Tree objects can also be constructed directly by specifying the parent and the children as two arguments. The former is a single string ('NP'), and the latter is the list data type (['DET', 'N']):

 
>>> np = nltk.Tree('NP', ['DET', 'N'])    # two arguments: parent, children
>>> np
Tree('NP', ['DET', 'N'])

Using this method, you can build up a tree object with smaller component trees:

 
>>> vp = nltk.Tree('VP', ['V', np])     # np is a Tree object
>>> vp
Tree('VP', ['V', Tree('NP', ['DET', 'N'])])
>>> vp.draw()

Below, both tree-building methods (1. from a string representation using .fromstring(), 2. direct construction) are used.

 
>>> tnp = nltk.Tree.fromstring('(NP (N Homer))')
>>> vpstr = """
(VP (V ate) 
    (NP (DET the) 
        (N donut)))"""
>>> tvp = nltk.Tree.fromstring(vpstr)
>>> ts = nltk.Tree('S', [tnp, tvp])     # tnp and tvp are Tree objects
>>> ts
Tree('S', [Tree('NP', [Tree('N', ['Homer'])]), Tree('VP', [Tree('V', ['ate']), 
    Tree('NP', [Tree('DET', ['the']), Tree('N', ['donut'])])])])
>>> print(ts)
(S (NP (N Homer)) (VP (V ate) (NP (DET the) (N donut))))

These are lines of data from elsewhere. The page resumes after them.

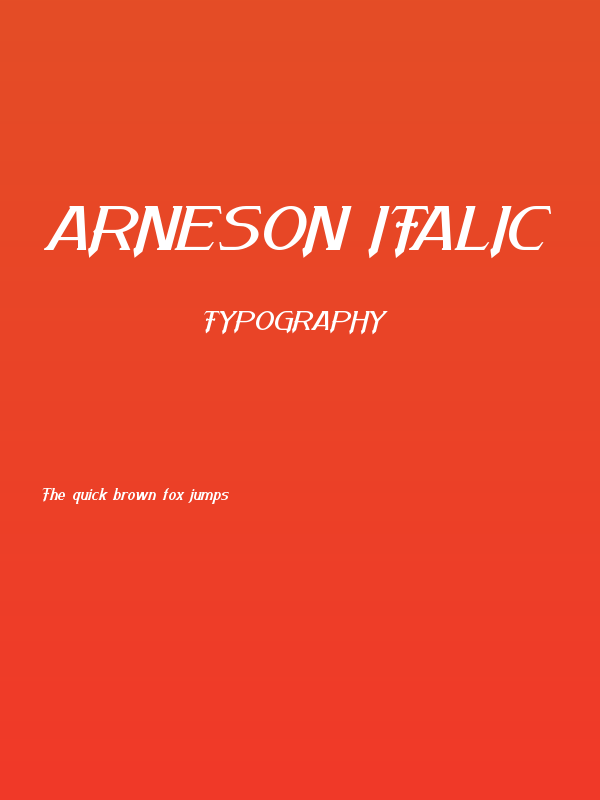 Arneson Italic Poster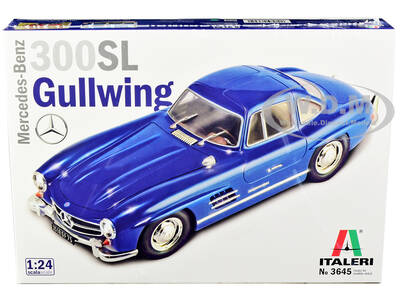 Skill 3 Model Kit Mercedes Benz 300 SL Gullwing 1/24 Scale Model by Italeri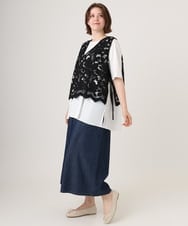 OLLID35109 eur3(エウルキューブ) 【大きいサイズ】ライトオンスデニムパンツ ネイビー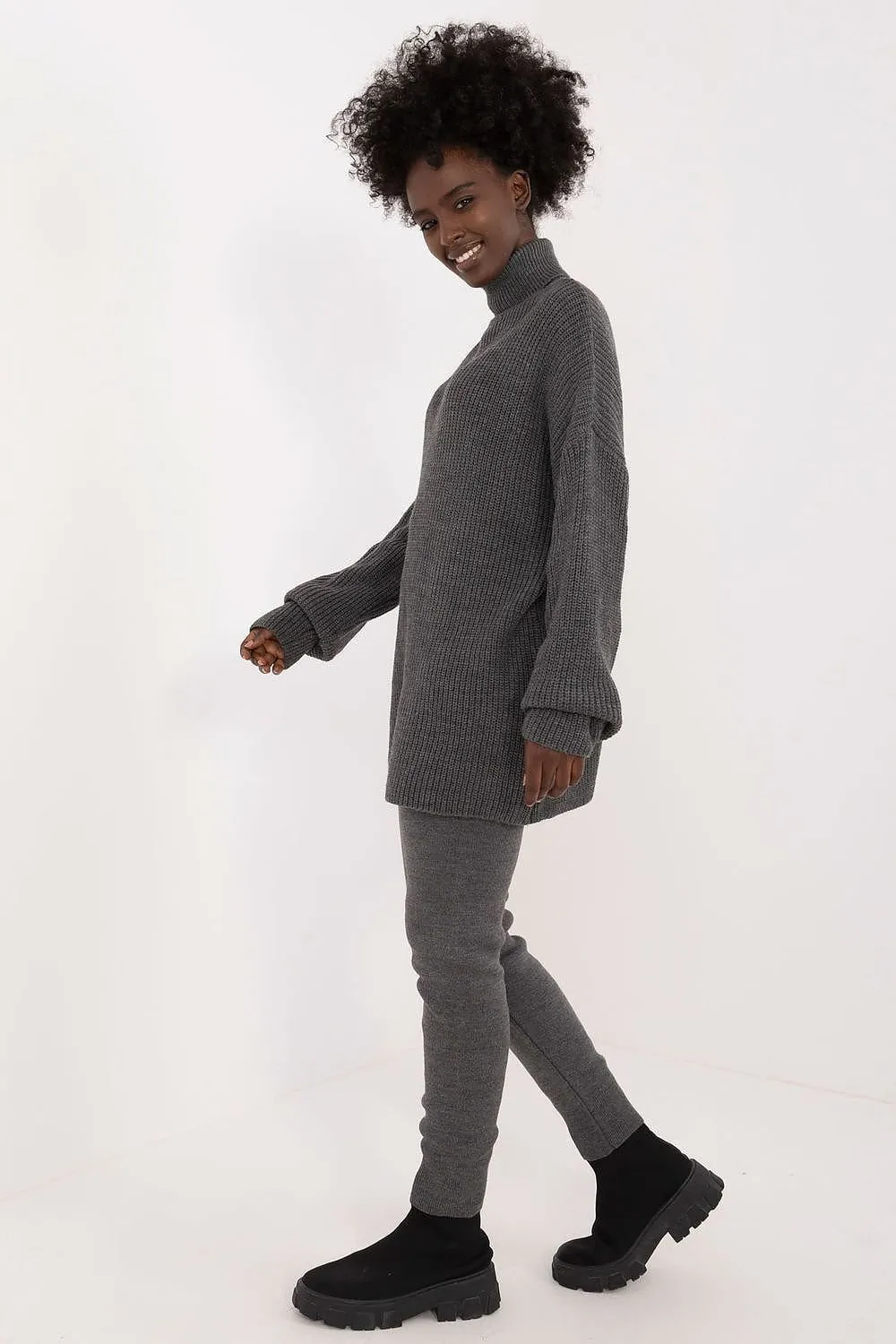 Badu Turtleneck Sweater And Pants Two Piece Set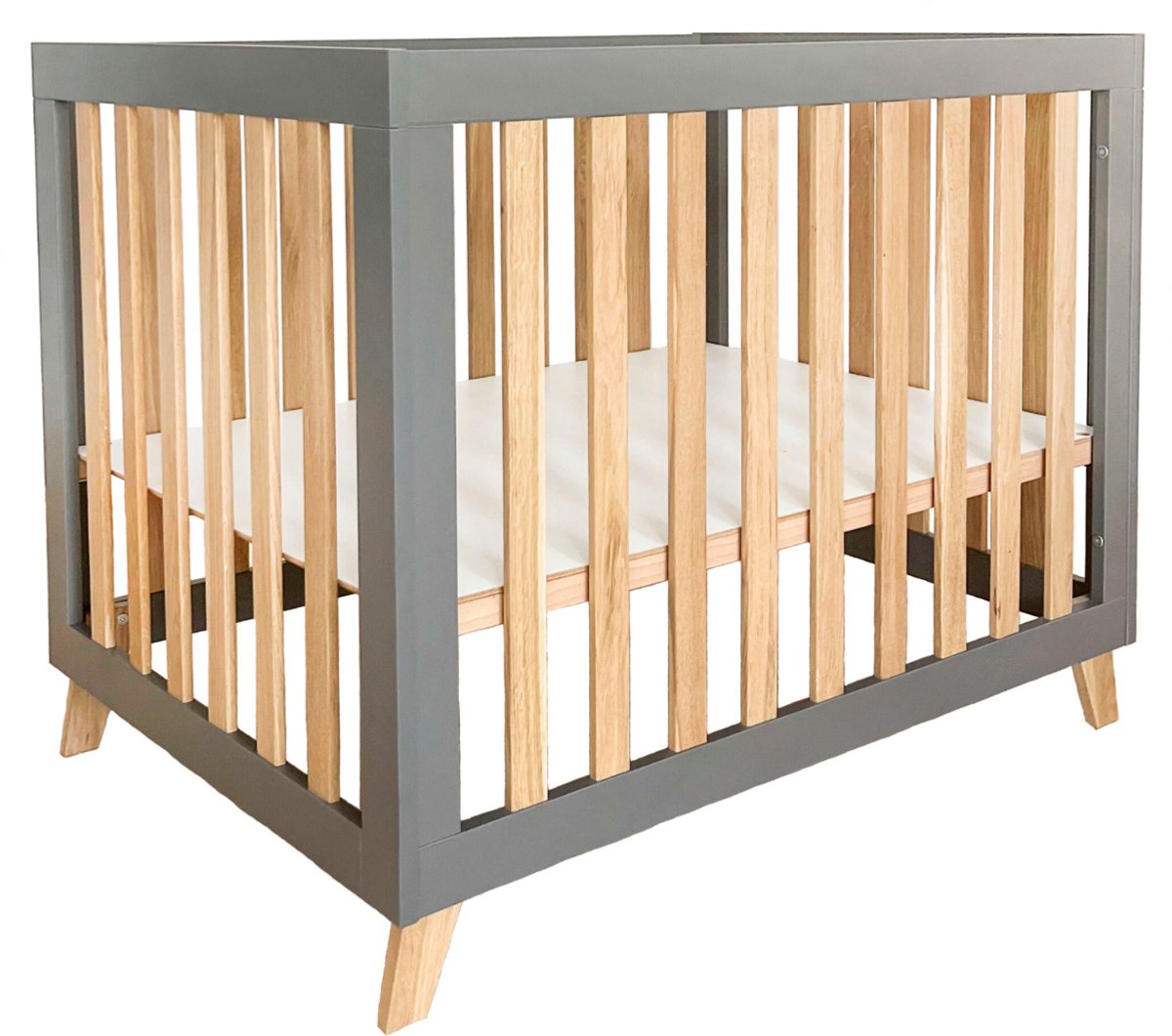 ATB Baby Box - Baby Play Pen - Grijs/Naturel - 101 x 76 x 81 CM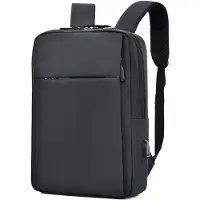 Torribaly Anti-Theft Laptop Backpack Large Capacity Travel Bag Men's Waterproof Backpack Student School Bag-Black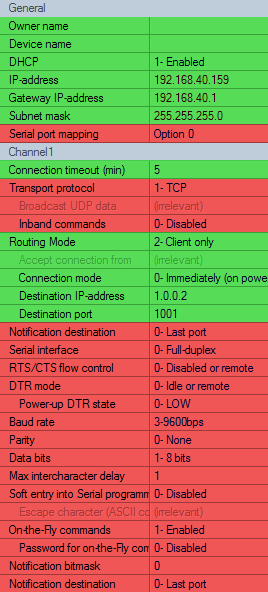 Gateway IP-address [ip]: Sætter Tibbo enhedens gateway ip adresse. Skal kun udfyldes hvis DHCP er deaktiveret. Subnet mask [ip]: Sætter Tibbo enhedens undernetmaske.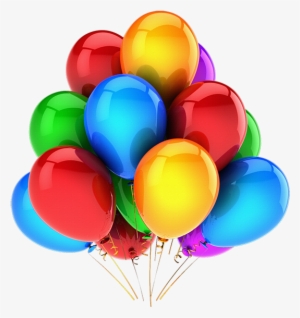 Baloes Png Para Flyers - Party Balloons Transparent Background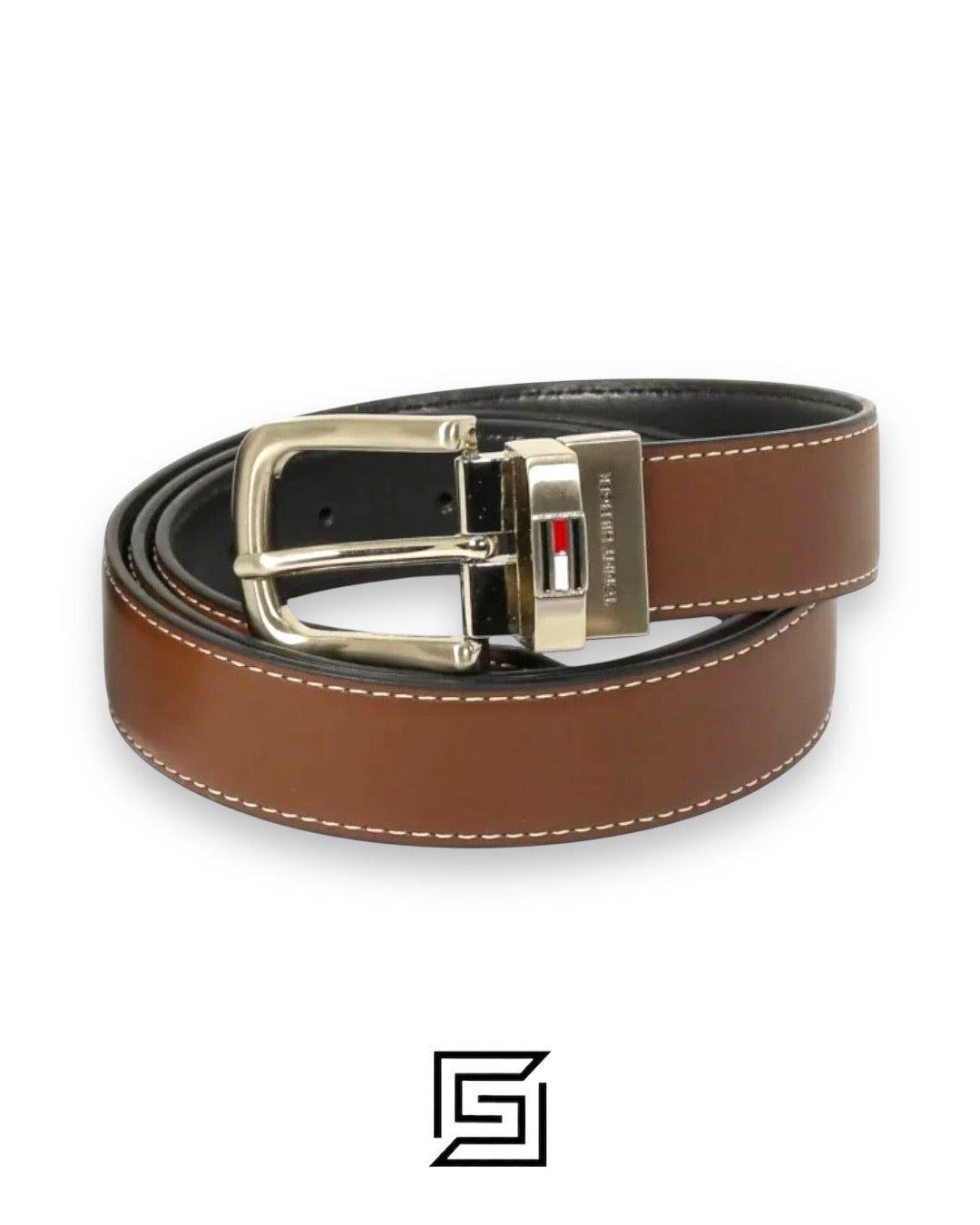 SET BELTS AND WALLET BROWN WALLET WITH LOGO ON RIGHT BROWN BELT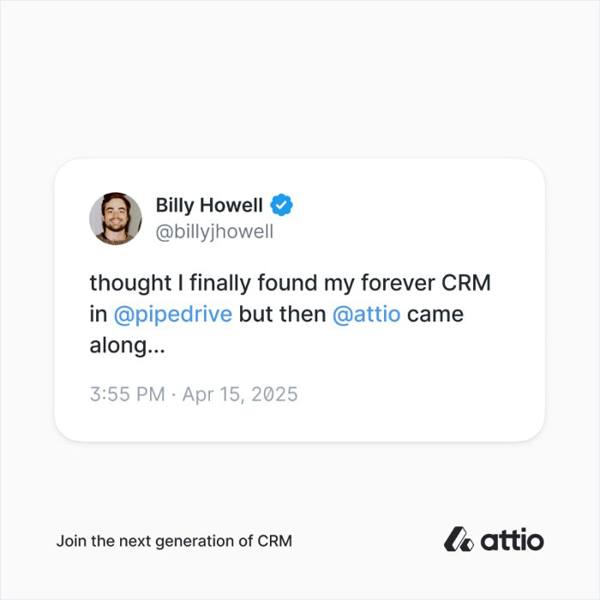 Attio X ad: Join the world's leading companies and build your dream CRM
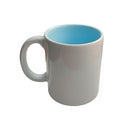 Caneca Porcelana 300Ml Fundo Colorido Azul Amarelo Preta Rosa Verde Café Chá Leite Presente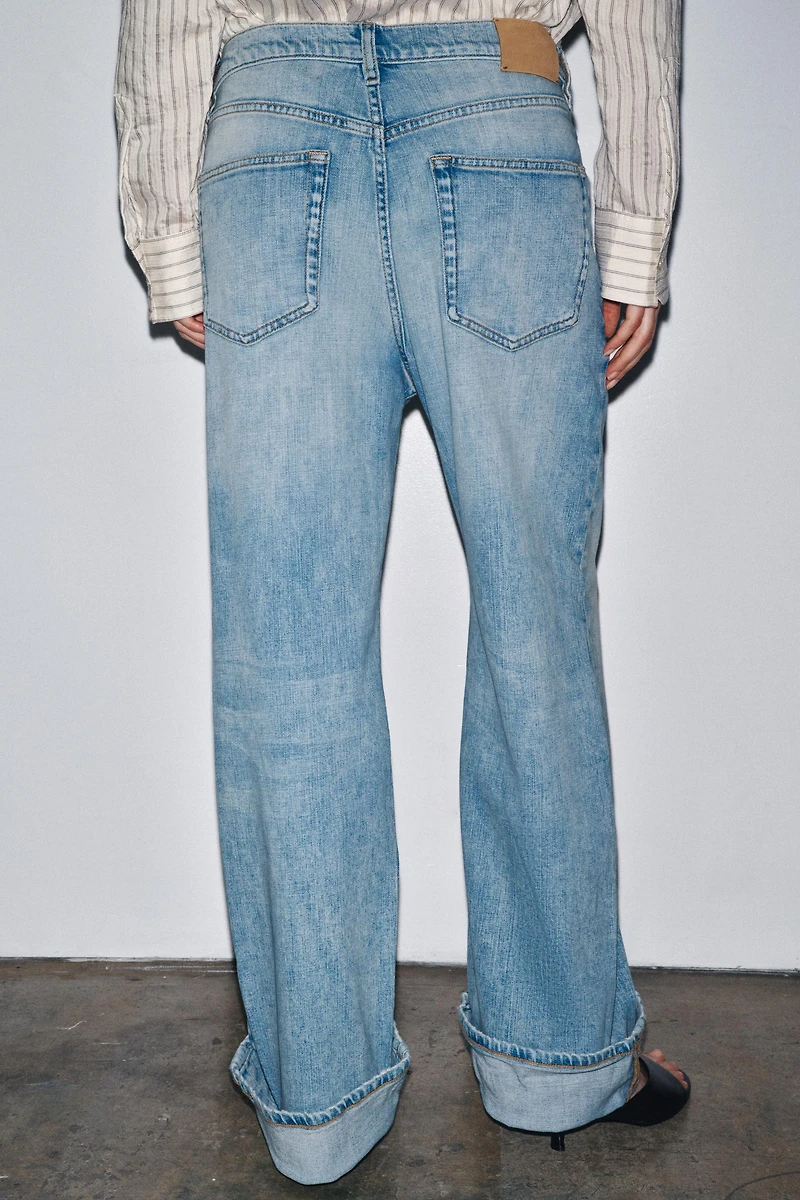 ZW COLLECTION LOW-RISE BAGGY JEANS
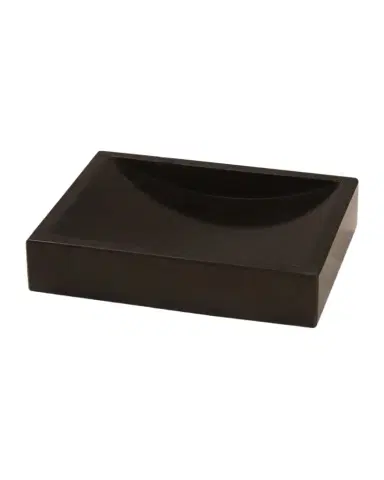 Marble Crafter Myrtus Collection Square Marble Soap Dish | Thumbnail 1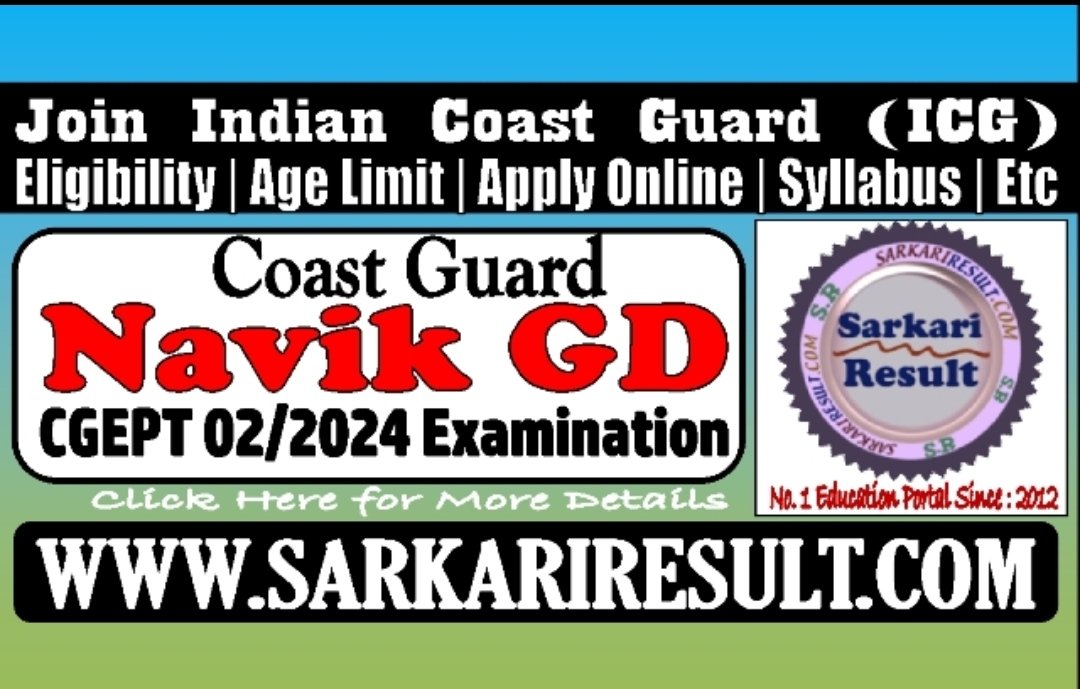result_sarkari9's tweet photo. Coast Guard New 10+2 Recruitment 2024🔔
🤜Post : Navik GD 
🤜Age : 18-22 Years
🤜Last Date : 27/02/2024
#SarkariResult #CoastGuard 
Click to Know More &amp; Apply Online : 👇
https://t.co/BDH4GddQIS… https://t.co/wv4F5zoBNg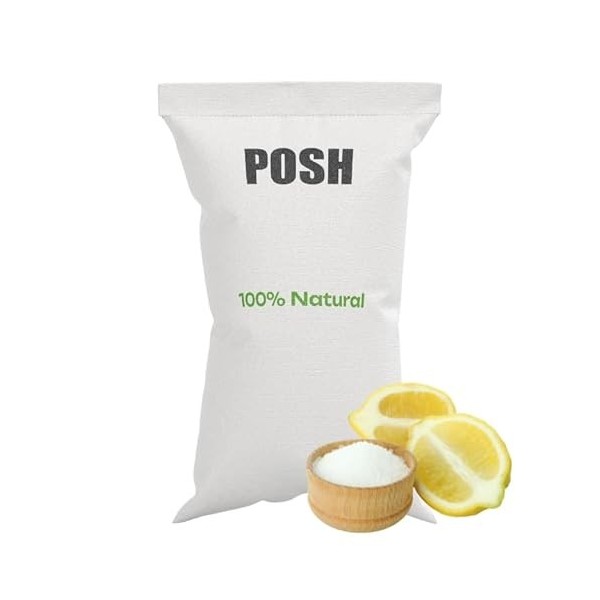POSH Acide citrique poudre fine blanche de qualité alimentaire nettoyage acide citrique E330 contact alimentaire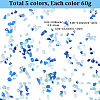 300G 5 Colors Electroplate Glass Chip Beads MRMJ-SC0001-37B-2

NLTK's nltk.Tree is an object class, and it offers its own tree operation methods. Executing dir() on it displays the available methods:

 
>>> dir(ts)
['__add__', '__class__', '__contains__', '__delattr__', '__delitem__', 
...
'append', 'chomsky_normal_form', 'clear', 'collapse_unary', 'convert', 
'copy', 'count', 'draw', 'extend', 'flatten', 'freeze', 'fromstring', 
'height', 'index', 'insert', 'label', 'leaf_treeposition', 'leaves', 'node', 
'pformat', 'pformat_latex_qtree', 'pop', 'pos', 'pprint', 'pretty_print', 
'productions', 'remove', 'reverse', 'set_label', 'sort', 'subtrees', 
'treeposition_spanning_leaves', 'treepositions', 'un_chomsky_normal_form', 
'unicode_repr']
>>> 
From there, you can try out various methods. Below, .leaves() returns the list of terminal nodes, .height() returns the height of the tree, and .pos() returns a list of POS-tagged words. Lastly, the .append() method appends the specified tree as the rightmost child node.
 
>>> ts.leaves()        # returns terminal node labels, i.e. word tokens
['Homer', 'ate', 'the', 'donut']
>>> ts.height()   # returns tree's height
5
>>> ts.pos()      # returns word-pos tuples
[('Homer', 'N'), ('ate', 'V'), ('the', 'DET'), ('donut', 'N')]
>>> adv = nltk.Tree.fromstring('(ADV happily)')     # a new adverb subtree
>>> ts.append(adv)
>>> print(ts)
(S
  (NP (N Homer))
  (VP (V ate) (NP (DET the) (N donut)))
  (ADV happily))
>>> 
Traversing a tree is done through a recursive function. The user-defined function traverse() in the NLTK section is an example of such functions. Note that the function definition includes a reference to itself. The function recursively traverses a given tree while printing out its nodes. The printed output is the string representation of a tree.

Your Turn

Build the following tree objects and display them using .pretty_print() and .draw().